» EXCERPTED DATA
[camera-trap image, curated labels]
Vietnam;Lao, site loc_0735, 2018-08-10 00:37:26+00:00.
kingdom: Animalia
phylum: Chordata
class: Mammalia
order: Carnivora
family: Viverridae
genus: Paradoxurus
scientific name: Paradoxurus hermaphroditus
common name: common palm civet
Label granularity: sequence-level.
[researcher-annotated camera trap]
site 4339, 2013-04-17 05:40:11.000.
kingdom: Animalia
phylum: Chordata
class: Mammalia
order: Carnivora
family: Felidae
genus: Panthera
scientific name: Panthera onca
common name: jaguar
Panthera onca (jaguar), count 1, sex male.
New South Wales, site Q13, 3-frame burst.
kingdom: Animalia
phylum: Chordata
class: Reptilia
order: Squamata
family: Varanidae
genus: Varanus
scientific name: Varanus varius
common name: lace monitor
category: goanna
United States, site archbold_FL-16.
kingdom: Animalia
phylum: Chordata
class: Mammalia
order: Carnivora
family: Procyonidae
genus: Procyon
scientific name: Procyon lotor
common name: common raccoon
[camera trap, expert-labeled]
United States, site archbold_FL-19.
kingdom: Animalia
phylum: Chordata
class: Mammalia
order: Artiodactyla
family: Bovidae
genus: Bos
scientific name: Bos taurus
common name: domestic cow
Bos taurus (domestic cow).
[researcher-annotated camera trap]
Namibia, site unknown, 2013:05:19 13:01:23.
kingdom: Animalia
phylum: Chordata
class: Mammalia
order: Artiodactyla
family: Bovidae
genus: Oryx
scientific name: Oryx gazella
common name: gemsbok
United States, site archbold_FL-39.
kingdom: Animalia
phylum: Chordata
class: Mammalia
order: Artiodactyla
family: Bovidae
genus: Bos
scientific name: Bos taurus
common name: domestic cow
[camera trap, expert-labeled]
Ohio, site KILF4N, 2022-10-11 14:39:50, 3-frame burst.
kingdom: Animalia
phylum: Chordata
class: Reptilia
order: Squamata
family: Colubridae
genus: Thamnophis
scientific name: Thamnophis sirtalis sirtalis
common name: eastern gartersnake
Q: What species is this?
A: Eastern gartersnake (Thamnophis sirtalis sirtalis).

» WHAT IS NEEDED
The number of lines above containing the word "burst" is all that should be returned.

» ANSWER FOR THIS EXERCISE
2